- Texto para análise -
MINHA VIDA DE VELHA 3
"VOCÊ É VELHA!"
Aquela cara barbuda estava bem pertinho do meu rosto e falou duas vezes seguidas com contundência: "você é velha! Acho que porque queria me convencer desse fato que sei, muito sei, mas não me importo e vou levando tudo sem me preocupar excessivamente. Daí, o cardiologista barbudo, simpático em todas as medidas, poderia me casar com ele, aplicou terapia de choque. Respondi, nas duas vezes, que tenho orgulho de ser velha, fazer o quê, poderia ser defunto ao contrário. Tenho que gostar de ser velha, pronto.
Ocorre que o choque foi fazendo efeito aos poucos e passei acabrunhada o rosto do tempo de consulta que foi ali por duas horas. Grudada na cadeira, parei de ser feliz como costumo e segui informando tudo de minha vida pregressa prus três profissionais da medicina que revoavam papeis, digitavam informações, me mediam, me perscrutavam. Sim, pode ser que não estava levando a situação a serio, e adiantaria? Ora
Mas me aquietei e deixei que fizessem o trabalho deles. Canseira geral, joelho doendo, chamei o Uber que não apareceu, peguei carona até metade do caminho, segui o resto de ônibus, cheguei em casa debaixo de chuva fina, todas as dores do mundo e o coração e o cérebro em redemoinhos. "Você é velha!", a ladainha se repetiu pelo resto do caminho, pelo dia afora, pela noite adentro. Sim, sou velha. E tenho problemas grandes com meu corpo vivo. Sim, meu corpo está vivo, ainda, nem eu acredito. E meu cérebro tem alguns arranhões e muitas reminiscências. Coração é pela metade, pele e ossos se esforçando, muitas partes espalhando sinais de fumaça. Entretanto, estão vivos, corpo, alma e fantasia. O que importa de quedas, o que importa de pedaços, o quanto importam opiniões e refrões? Sigo sendo velha, e viva, mesmo que não saiba quanto vai durar. Essa jornada que percorro com todas as bagagens continua e vou percorrê-lo até a última pedra ou flor.
Por Magda Castro
Brasília, DF, 20 de novembro de 2024.

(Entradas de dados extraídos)
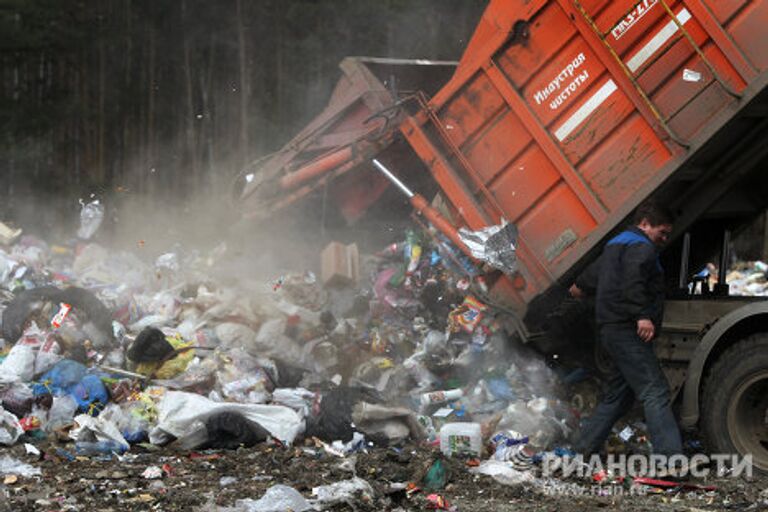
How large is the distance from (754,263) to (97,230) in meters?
6.35

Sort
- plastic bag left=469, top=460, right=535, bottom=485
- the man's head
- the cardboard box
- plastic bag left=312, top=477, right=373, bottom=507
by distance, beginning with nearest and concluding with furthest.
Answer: plastic bag left=312, top=477, right=373, bottom=507 → plastic bag left=469, top=460, right=535, bottom=485 → the man's head → the cardboard box

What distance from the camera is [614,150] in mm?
5191

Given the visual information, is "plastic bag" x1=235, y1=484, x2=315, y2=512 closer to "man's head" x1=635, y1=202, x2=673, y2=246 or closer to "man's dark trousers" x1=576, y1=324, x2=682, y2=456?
"man's dark trousers" x1=576, y1=324, x2=682, y2=456

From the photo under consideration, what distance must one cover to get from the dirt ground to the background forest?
487 centimetres

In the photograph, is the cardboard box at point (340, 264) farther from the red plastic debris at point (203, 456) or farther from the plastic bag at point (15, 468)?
the plastic bag at point (15, 468)

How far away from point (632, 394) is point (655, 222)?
2.84 ft

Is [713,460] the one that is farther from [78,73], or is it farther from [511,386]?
[78,73]

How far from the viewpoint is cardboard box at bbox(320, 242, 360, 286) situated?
21.8 ft

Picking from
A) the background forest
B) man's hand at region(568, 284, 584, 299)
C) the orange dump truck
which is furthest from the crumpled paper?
the background forest

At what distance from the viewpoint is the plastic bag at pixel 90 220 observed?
8.33m

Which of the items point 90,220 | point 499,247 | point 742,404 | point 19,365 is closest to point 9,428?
point 19,365

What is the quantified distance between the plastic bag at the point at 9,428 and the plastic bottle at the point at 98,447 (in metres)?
0.33

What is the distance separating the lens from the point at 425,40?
9.88 meters

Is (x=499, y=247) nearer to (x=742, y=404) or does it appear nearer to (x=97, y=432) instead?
(x=742, y=404)
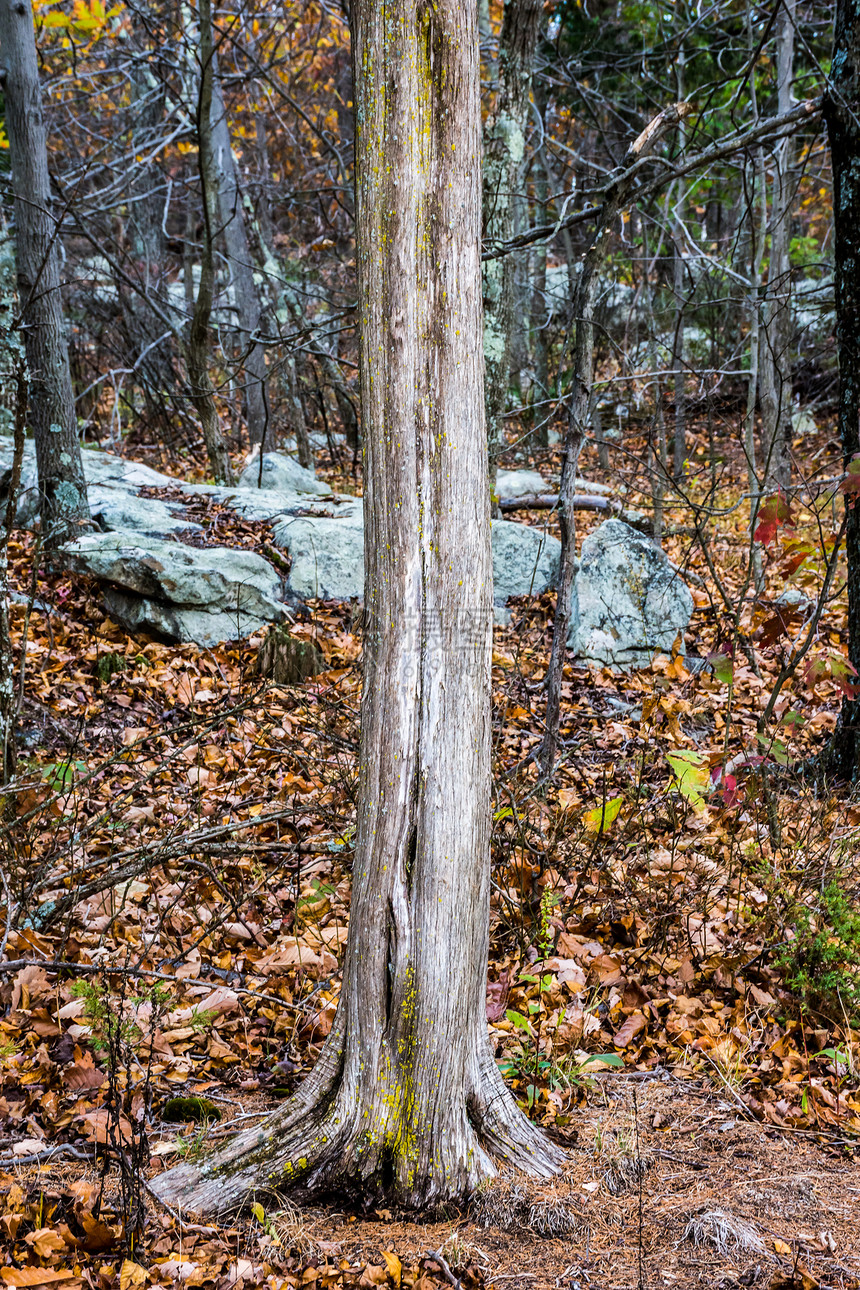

- Enunciado -
Diga se cada afirmação concorda com o texto para análise, respondendo sim ou não e citando literalmente as palavras do texto que decidem a questão: 1. A consulta durou cerca de duas horas. 2. Quem narra voltou para casa de Uber. 3. O cardiologista disse "você é velha" uma única vez.

- Resposta -
1. Sim: "o rosto do tempo de consulta que foi ali por duas horas".
2. Não: "chamei o Uber que não apareceu, peguei carona até metade do caminho, segui o resto de ônibus".
3. Não: "falou duas vezes seguidas com contundência".